The Bedford CF was a great looking van in 1970 in the UK and Europe. It should have knocked the poor V4 of the Ford Transit into the weeds with decent modern ohc power. GM lost faith with Vauxhall Bedford in this period. Mediocre build quality and niggling reliability issues along with dismal financial results with poor sales and labour issues led to the slow death of Vauxhall Bedford as an independent business. So sad when you see the great style and inspiration of David Jones and his successors Wayne Cherry and Leo Pruneau. So near yet so far…..
Hah! about 42 minutes into a fluff plot film starring Paul McCartney- Give My Regards To Broad Street- right after a space themed Silly Love Songs concert music video – our hero steps into a Bedford CA. A beast would never have recognized if I had not read this article a few days earlier.

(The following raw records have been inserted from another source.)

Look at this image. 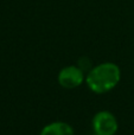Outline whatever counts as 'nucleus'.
I'll return each instance as SVG.
<instances>
[{
    "label": "nucleus",
    "mask_w": 134,
    "mask_h": 135,
    "mask_svg": "<svg viewBox=\"0 0 134 135\" xmlns=\"http://www.w3.org/2000/svg\"><path fill=\"white\" fill-rule=\"evenodd\" d=\"M92 128L95 135H115L119 129V122L112 112L100 110L93 116Z\"/></svg>",
    "instance_id": "2"
},
{
    "label": "nucleus",
    "mask_w": 134,
    "mask_h": 135,
    "mask_svg": "<svg viewBox=\"0 0 134 135\" xmlns=\"http://www.w3.org/2000/svg\"><path fill=\"white\" fill-rule=\"evenodd\" d=\"M121 79V70L113 62H103L93 66L85 74V84L92 93L102 95L111 93Z\"/></svg>",
    "instance_id": "1"
},
{
    "label": "nucleus",
    "mask_w": 134,
    "mask_h": 135,
    "mask_svg": "<svg viewBox=\"0 0 134 135\" xmlns=\"http://www.w3.org/2000/svg\"><path fill=\"white\" fill-rule=\"evenodd\" d=\"M39 135H75V131L68 122L55 121L45 124Z\"/></svg>",
    "instance_id": "4"
},
{
    "label": "nucleus",
    "mask_w": 134,
    "mask_h": 135,
    "mask_svg": "<svg viewBox=\"0 0 134 135\" xmlns=\"http://www.w3.org/2000/svg\"><path fill=\"white\" fill-rule=\"evenodd\" d=\"M57 82L63 89L73 90L85 82V72L77 65H66L59 70Z\"/></svg>",
    "instance_id": "3"
}]
</instances>
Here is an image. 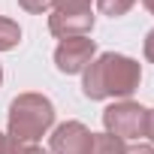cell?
Masks as SVG:
<instances>
[{"label":"cell","mask_w":154,"mask_h":154,"mask_svg":"<svg viewBox=\"0 0 154 154\" xmlns=\"http://www.w3.org/2000/svg\"><path fill=\"white\" fill-rule=\"evenodd\" d=\"M51 6H57V12H88L91 0H51Z\"/></svg>","instance_id":"10"},{"label":"cell","mask_w":154,"mask_h":154,"mask_svg":"<svg viewBox=\"0 0 154 154\" xmlns=\"http://www.w3.org/2000/svg\"><path fill=\"white\" fill-rule=\"evenodd\" d=\"M48 30L60 39H69V36H85L94 30V12H51L48 15Z\"/></svg>","instance_id":"6"},{"label":"cell","mask_w":154,"mask_h":154,"mask_svg":"<svg viewBox=\"0 0 154 154\" xmlns=\"http://www.w3.org/2000/svg\"><path fill=\"white\" fill-rule=\"evenodd\" d=\"M94 54H97L94 39L69 36V39H60V45L54 48V66L66 75H75V72H85V66L94 60Z\"/></svg>","instance_id":"4"},{"label":"cell","mask_w":154,"mask_h":154,"mask_svg":"<svg viewBox=\"0 0 154 154\" xmlns=\"http://www.w3.org/2000/svg\"><path fill=\"white\" fill-rule=\"evenodd\" d=\"M12 154H51L39 145H12Z\"/></svg>","instance_id":"12"},{"label":"cell","mask_w":154,"mask_h":154,"mask_svg":"<svg viewBox=\"0 0 154 154\" xmlns=\"http://www.w3.org/2000/svg\"><path fill=\"white\" fill-rule=\"evenodd\" d=\"M145 136L154 142V109H148V118H145Z\"/></svg>","instance_id":"14"},{"label":"cell","mask_w":154,"mask_h":154,"mask_svg":"<svg viewBox=\"0 0 154 154\" xmlns=\"http://www.w3.org/2000/svg\"><path fill=\"white\" fill-rule=\"evenodd\" d=\"M0 154H12V139H9V133H0Z\"/></svg>","instance_id":"15"},{"label":"cell","mask_w":154,"mask_h":154,"mask_svg":"<svg viewBox=\"0 0 154 154\" xmlns=\"http://www.w3.org/2000/svg\"><path fill=\"white\" fill-rule=\"evenodd\" d=\"M142 6H145V9H148V12L154 15V0H142Z\"/></svg>","instance_id":"17"},{"label":"cell","mask_w":154,"mask_h":154,"mask_svg":"<svg viewBox=\"0 0 154 154\" xmlns=\"http://www.w3.org/2000/svg\"><path fill=\"white\" fill-rule=\"evenodd\" d=\"M124 154H154L151 145H133V148H124Z\"/></svg>","instance_id":"16"},{"label":"cell","mask_w":154,"mask_h":154,"mask_svg":"<svg viewBox=\"0 0 154 154\" xmlns=\"http://www.w3.org/2000/svg\"><path fill=\"white\" fill-rule=\"evenodd\" d=\"M91 136L94 133L82 121H66L51 133V154H88Z\"/></svg>","instance_id":"5"},{"label":"cell","mask_w":154,"mask_h":154,"mask_svg":"<svg viewBox=\"0 0 154 154\" xmlns=\"http://www.w3.org/2000/svg\"><path fill=\"white\" fill-rule=\"evenodd\" d=\"M142 82V66L127 57V54H115L106 51L97 60H91L85 66V79H82V91L88 100H106V97H130Z\"/></svg>","instance_id":"1"},{"label":"cell","mask_w":154,"mask_h":154,"mask_svg":"<svg viewBox=\"0 0 154 154\" xmlns=\"http://www.w3.org/2000/svg\"><path fill=\"white\" fill-rule=\"evenodd\" d=\"M54 124V106L42 94H18L9 103V139L12 145H36Z\"/></svg>","instance_id":"2"},{"label":"cell","mask_w":154,"mask_h":154,"mask_svg":"<svg viewBox=\"0 0 154 154\" xmlns=\"http://www.w3.org/2000/svg\"><path fill=\"white\" fill-rule=\"evenodd\" d=\"M18 6L27 9V12H33V15H42V12H48L51 0H18Z\"/></svg>","instance_id":"11"},{"label":"cell","mask_w":154,"mask_h":154,"mask_svg":"<svg viewBox=\"0 0 154 154\" xmlns=\"http://www.w3.org/2000/svg\"><path fill=\"white\" fill-rule=\"evenodd\" d=\"M145 57L154 63V30H148V36H145Z\"/></svg>","instance_id":"13"},{"label":"cell","mask_w":154,"mask_h":154,"mask_svg":"<svg viewBox=\"0 0 154 154\" xmlns=\"http://www.w3.org/2000/svg\"><path fill=\"white\" fill-rule=\"evenodd\" d=\"M88 154H124V139H118L112 133H94Z\"/></svg>","instance_id":"7"},{"label":"cell","mask_w":154,"mask_h":154,"mask_svg":"<svg viewBox=\"0 0 154 154\" xmlns=\"http://www.w3.org/2000/svg\"><path fill=\"white\" fill-rule=\"evenodd\" d=\"M0 85H3V66H0Z\"/></svg>","instance_id":"18"},{"label":"cell","mask_w":154,"mask_h":154,"mask_svg":"<svg viewBox=\"0 0 154 154\" xmlns=\"http://www.w3.org/2000/svg\"><path fill=\"white\" fill-rule=\"evenodd\" d=\"M21 39V27L12 18H0V51H12Z\"/></svg>","instance_id":"8"},{"label":"cell","mask_w":154,"mask_h":154,"mask_svg":"<svg viewBox=\"0 0 154 154\" xmlns=\"http://www.w3.org/2000/svg\"><path fill=\"white\" fill-rule=\"evenodd\" d=\"M145 118H148V109L133 103V100L112 103L103 112L106 133H112L118 139H139V136H145Z\"/></svg>","instance_id":"3"},{"label":"cell","mask_w":154,"mask_h":154,"mask_svg":"<svg viewBox=\"0 0 154 154\" xmlns=\"http://www.w3.org/2000/svg\"><path fill=\"white\" fill-rule=\"evenodd\" d=\"M97 6H100L103 15L118 18V15H127V12L136 6V0H97Z\"/></svg>","instance_id":"9"}]
</instances>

It is very unfortunate that the Bedford CF was discontinued in 1988, with the Bedford Midi taking its place. Originally GM wanted to buy British Leyland and Land Rover and merge them with the Bedford brand to create a “world van” that would compete with the Transit, but they failed so decided to just offer a re-badged Isuzu Fargo as the Bedford Midi, as the replacement for the CF vans.
The Midi itself stopped being produced in 1995, with the Vauxhall Arena and Vauxhall Movano taking it’s place. It’s really sad that the Bedford disappeared, although, truth be told the plant that produced the CF is still active and is still producing Re-badged Renault Trafics. With better management just imagine what would happen if the Bedford name was still active.